— Text provided —
------------------------------------------------------------
Additionally, since sales to Russia are also denominated in U.S. 
dollars, and since this is the only dollar-denominated interest rate 
indicated by Kindberg's actual business practices, we are also 
calculating imputed interest for those sales at the New York prime 
interest rate plus one percent.

Comment 7--Price Changes on Certain U.S. Sales

    The petitioners note that the Department discovered that for 
certain U.S. sales, VATC did not simply re-invoice the prices recorded 
in Kindberg's invoice to it, but re-invoiced the first unrelated U.S. 
customer at a higher price, based on renegotiated extended payment 
terms and, on one occasion, on extraordinary freight expenses incurred 
by VATC. The petitioners urge the Department not to make any adjustment 
to these price changes in its final antidumping calculations.
    Kindberg states that for the sales where VATC had to re-invoice the 
customer, the new payment terms were contained in the purchase orders 
sent from VATC to Kindberg, but omitted from the invoice sent from 
Kindberg. Kindberg urges the Department to adjust these U.S. prices 
upward.
------------------------------------------------------------
— Data block —
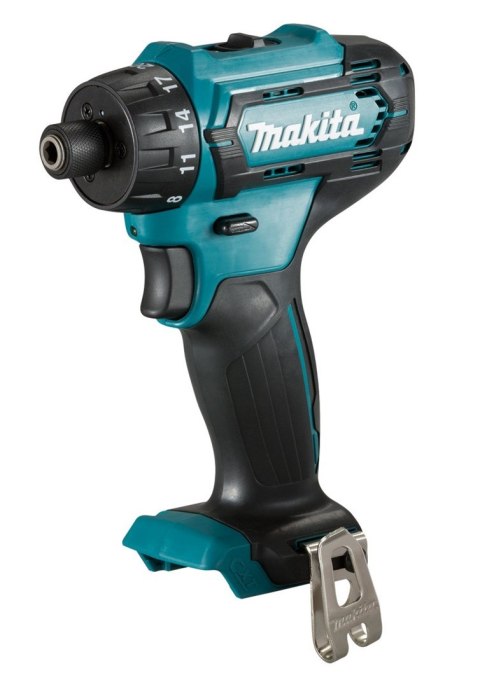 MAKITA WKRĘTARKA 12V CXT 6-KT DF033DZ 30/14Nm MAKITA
------------------------------------------------------------
— Work task —
Reproduce the full antidumping ruling excerpt word for word. The lines have no connection to the antidumping ruling excerpt.

— Task result —
Additionally, since sales to Russia are also denominated in U.S. 
dollars, and since this is the only dollar-denominated interest rate 
indicated by Kindberg's actual business practices, we are also 
calculating imputed interest for those sales at the New York prime 
interest rate plus one percent.

Comment 7--Price Changes on Certain U.S. Sales

    The petitioners note that the Department discovered that for 
certain U.S. sales, VATC did not simply re-invoice the prices recorded 
in Kindberg's invoice to it, but re-invoiced the first unrelated U.S. 
customer at a higher price, based on renegotiated extended payment 
terms and, on one occasion, on extraordinary freight expenses incurred 
by VATC. The petitioners urge the Department not to make any adjustment 
to these price changes in its final antidumping calculations.
    Kindberg states that for the sales where VATC had to re-invoice the 
customer, the new payment terms were contained in the purchase orders 
sent from VATC to Kindberg, but omitted from the invoice sent from 
Kindberg. Kindberg urges the Department to adjust these U.S. prices 
upward.